Here is a little addition to the analysis made by Marion, her report is nice but I would like to add something about the way I used to automatically naming/resolving the imported functions.
The idea is to change instructions like:
.text:0040100B call dword ptr [ecx+220h]
into something like:
.text:0040100B call dword ptr [ecx+_API.malloc]

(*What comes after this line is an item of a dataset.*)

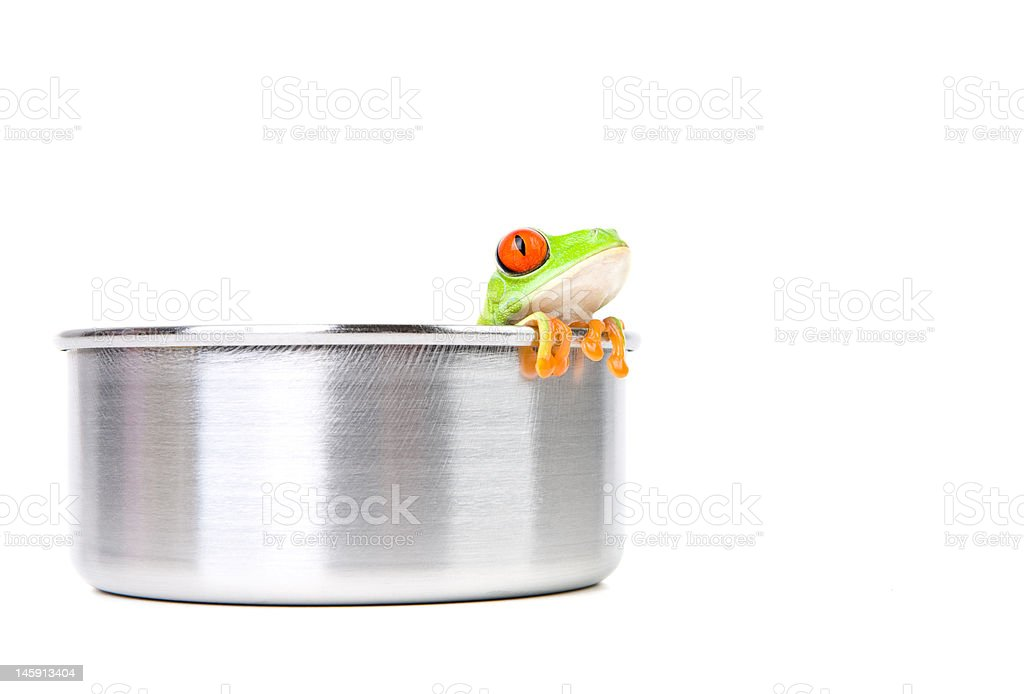 frog on cooking pot stock photo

I shared this reversing session with Kayaker, so credit for this post goes to him too.
To perform this switch I have written an IDC script. There are two functions inside it, GetAPINames and ResolveAPINames. The first function is used to retrieve the name of all the hidden API while the other one will change the call instructions into a new readable version.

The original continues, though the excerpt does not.